Open in a separate window

Figure 1.

Overview of GXD high-throughput expression data loads. (A) GXD loads RNA-Seq and microarray metadata from ArrayExpress weekly, to download experiment-level information for new mouse RNA-Seq and expression microarray experiments. Experiments are evaluated for GXD relevance. Sample metadata from GXD-relevant experiments are downloaded on demand into a GXD high-throughput sample curation tool, where sample metadata and experimental variables are annotated using controlled vocabularies and ontologies, and added to the GXD high-throughput expression metadata index, released weekly. (B) The GXD RNA-Seq Expression Data load runs on demand as new GXD-relevant RNA-Seq experiments become available from the Expression Atlas (EA). Per experiment, technical replicate identifiers (Run IDs) per Sample are loaded from ArrayExpress and TPM values per gene, per Run ID are loaded from the Expression Atlas. The load joins technical replicate information to produce TPM values per gene, per run ID, per sample for each experiment. TPM values per gene from technical replicates (run IDs for a sample) are averaged. Biological replicates are identified by shared GXD-curated metadata source profiles, and combined in a two step process of (A) quantile normalizing TPM values across bioreplicates for an experiment and (B) averaging quantile normalized (QN) TPM values for each gene of the bioreplicate set. These averaged, QN TPM values are then mapped to TPM range bins established by the Expression Atlas, and to a GXD expression threshold (Present/Absent), based on TPM value relative to the Below Cutoff value range. RNA-Seq expression data are integrated with classical types of GXD expression data through the combination of shared biological source metadata, shared gene annotations and common use of Present/Absent calls.

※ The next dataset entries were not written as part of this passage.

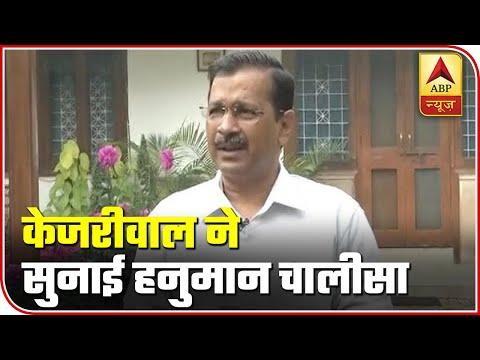 Arvind Kejriwal Recites Hanuman Chalisa   ABP News Exclusive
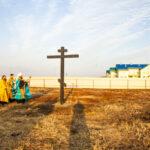 Освящение креста в основание будущего храма в микрорайоне Майский города Тамбова
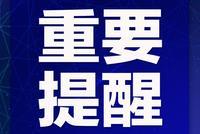 浙江省教育考試院發布通告 近期考試招生安排有調整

RNA-Seq expression data in GXD

GXD has incorporated high quality RNA-Seq expression data for GXD-relevant RNA-Seq experiments in GXD’s RNA-Seq and Expression Microarray Metadata Index. These data are imported from the Expression Atlas at EBI (14), and then processed further by GXD to allow full integration into our system, and accessibility through our search and display tools. The Expression Atlas incorporates primary data for high-quality RNA-Seq data sets from ArrayExpress and GEO, and applies a processing pipeline designed to leverage state-of-the-art annotation methods to generate reliable, updated TPM values for genes represented in current Ensembl releases (14). We download these TPM values, and prepare the data for integrated access using GXD’s RNA-Seq processing pipeline (Figure ​(Figure1B).1B). Expression data for new GXD-relevant RNA-Seq experiments from the Expression Atlas are incorporated into GXD as they become available.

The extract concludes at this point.